Abseits der Frage nach dem für Laien Machbaren, was sind die absoluten No-Goes in Sachen do-it-yourself aus Sicht der Bootsversicherung? Gibt es so etwas überhaupt?

Finger weg, wenn es um stromführende Leitungen und elektrische Installationen geht. Unsachgemäße Verkabelungen, korrodierte Steckverbindungen und ähnliches sind bei uns eine der häufigsten Ursachen für Feuer an Bord und Totalverluste. Nur die wenigsten dürften berufsbedingt oder aufgrund persönlicher Begabung über Wissen und Geschick verfügen, das nötig ist, um solche Arbeiten wirklich sicher durchzuführen. Wenn es um Seeventile, Wellenlager, Faltenbalg usw. geht, ist eine persönliche Begutachtung häufig durchaus machbar aber nur dann, wenn man von einem erfahrenen Praktiker erfahren hat, wonach man eigentlich sucht.

Sie haben zu Anfangs das Thema Zeitmanagement erwähnt. Woran scheitern manche Eigner?

Wer Aufträge vergeben will, der sollte das gegen Ende der Saison machen. Also dann, wenn das Schiff noch im Wasser ist. Dann können Dienstleister die Arbeiten gut terminieren und man selbst hat Gelegenheit auf das ein oder andere dabei entdeckte Problem zu reagieren. Außerdem sind es manchmal die Kleinigkeiten, die am Ende einen Unterschied machen und die hat man in der Regel dann am besten vor Augen, wenn man das Boot gerade noch fährt. Wie verhalten sich die Teile eigentlich unter Belastung? Im Frühjahr Aufträge zu vergeben wird hingegen zumeist schwierig. Dann sollten sich Eigner in jedem Fall auf sicherheitsrelevante Aspekte anstelle von Schönheitskorrekturen beschränken, denn die meisten Fachbetriebe sind bereits verplant.

Was kann man unerfahrenen Eignern raten, um die Zeitfalle zu vermeiden?

+++

:: ZU ERLEDIGEN ::
[a] Zu welchem Zeitpunkt sollte man laut dem Textauszug Aufträge vergeben?
[b] Gib aus dem Textauszug alles von „Finger weg, wenn“ bis hinunter zu „man eigentlich sucht.“ wortgetreu wieder.

:: INHALT DES MATERIALS ::

+++

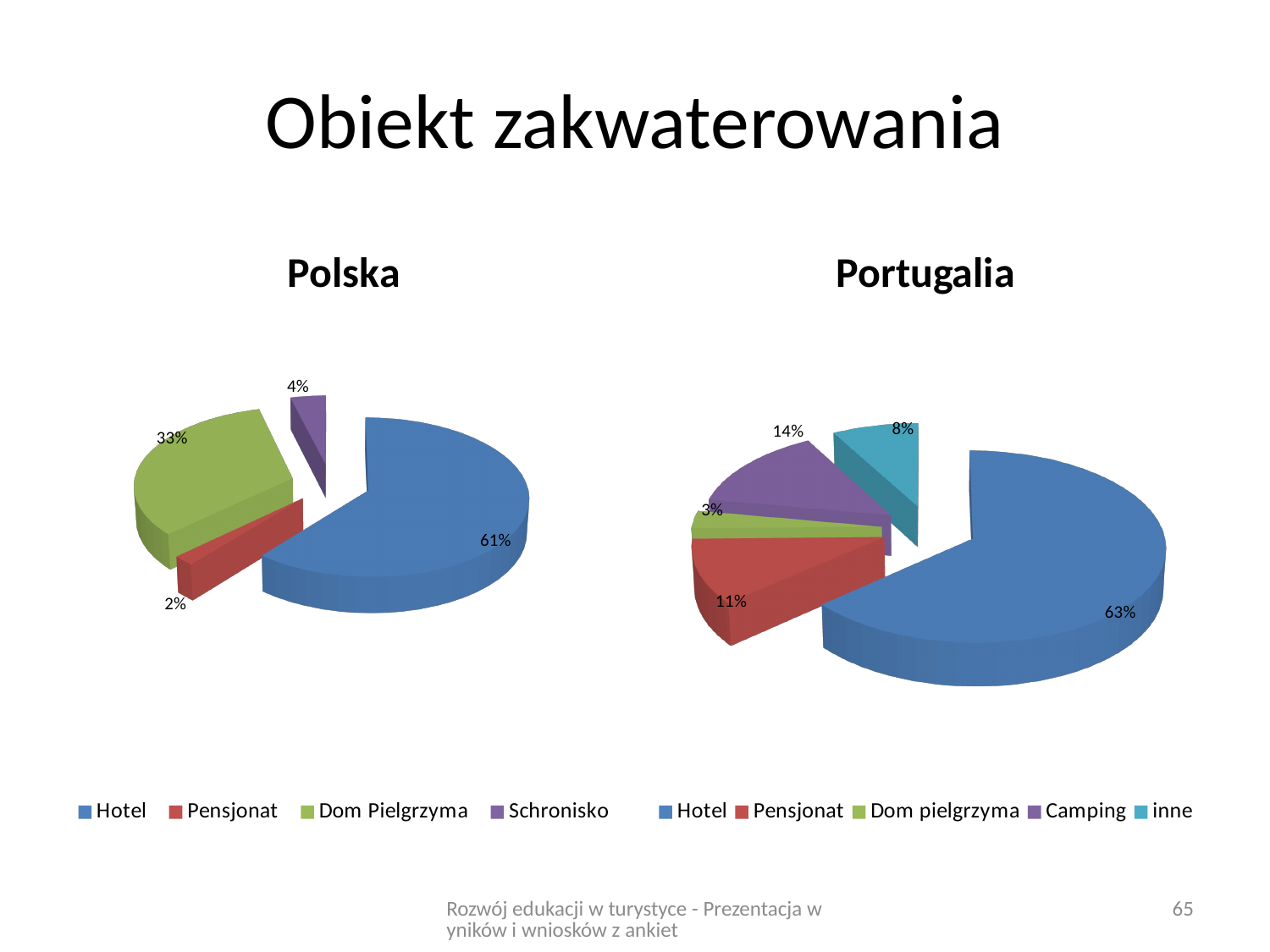
In the Portugalia chart, which category has the smallest share? Dom pielgrzyma How many categories does the Polska chart's legend list? 4 In the Polska chart, what share does Dom Pielgrzyma have? 33% How many categories does the Portugalia chart's legend list? 5 In the Polska chart, which category has the smallest share? Pensjonat Which is larger: the Hotel share in the Polska chart or the Hotel share in the Portugalia chart? Portugalia In the Portugalia chart, which category has the largest share? Hotel What type of chart is the Polska chart? Pie chart In the Portugalia chart, what share does Camping have? 14% In the Polska chart, what is the difference between the Hotel share and the Dom Pielgrzyma share? 28% In the Portugalia chart, what share does Pensjonat have? 11% In the Polska chart, what share does Hotel have? 61%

+++

:: LÖSUNGEN IM ANSCHLUSS ::
[a] Gegen Ende der Saison, wenn das Schiff noch im Wasser ist.

[b]
Finger weg, wenn es um stromführende Leitungen und elektrische Installationen geht. Unsachgemäße Verkabelungen, korrodierte Steckverbindungen und ähnliches sind bei uns eine der häufigsten Ursachen für Feuer an Bord und Totalverluste. Nur die wenigsten dürften berufsbedingt oder aufgrund persönlicher Begabung über Wissen und Geschick verfügen, das nötig ist, um solche Arbeiten wirklich sicher durchzuführen. Wenn es um Seeventile, Wellenlager, Faltenbalg usw. geht, ist eine persönliche Begutachtung häufig durchaus machbar aber nur dann, wenn man von einem erfahrenen Praktiker erfahren hat, wonach man eigentlich sucht.